▸ GOAL OF THE EXERCISE: For the records below, please print exactly and only the lines from the one with "Скрин формы поиска" down to the one with "реклама-яндекс-директ-таллинн-эстония", both ends included, omitting the pictures.

▸ SUPPLIED MATERIAL:
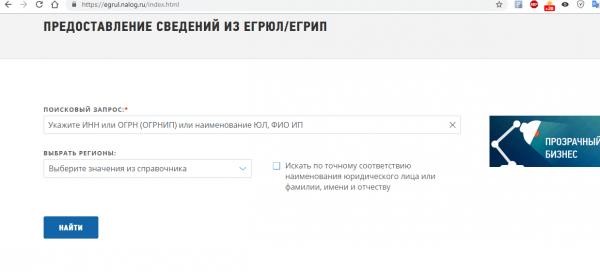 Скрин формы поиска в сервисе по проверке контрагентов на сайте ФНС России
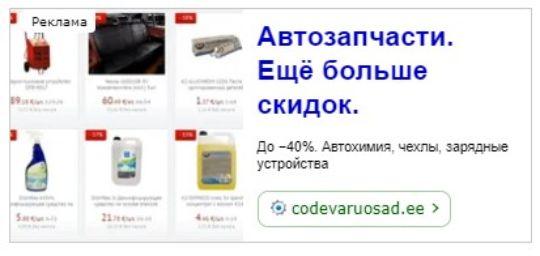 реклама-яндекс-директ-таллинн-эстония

==

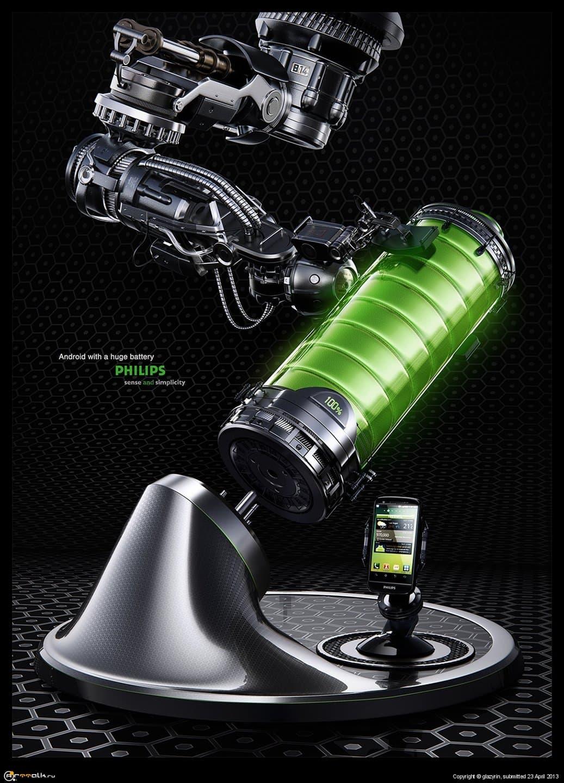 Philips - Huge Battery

...

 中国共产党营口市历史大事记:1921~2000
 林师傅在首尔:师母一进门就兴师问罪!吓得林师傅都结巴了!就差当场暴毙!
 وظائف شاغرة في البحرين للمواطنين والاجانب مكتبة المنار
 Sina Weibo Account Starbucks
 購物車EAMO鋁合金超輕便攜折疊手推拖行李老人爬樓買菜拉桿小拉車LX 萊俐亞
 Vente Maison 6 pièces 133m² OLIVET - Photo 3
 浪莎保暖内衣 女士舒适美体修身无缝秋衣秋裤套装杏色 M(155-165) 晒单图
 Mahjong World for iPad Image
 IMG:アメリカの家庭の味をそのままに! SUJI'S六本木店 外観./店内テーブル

▸ EXERCISE OUTPUT:
 Скрин формы поиска в сервисе по проверке контрагентов на сайте ФНС России
 реклама-яндекс-директ-таллинн-эстония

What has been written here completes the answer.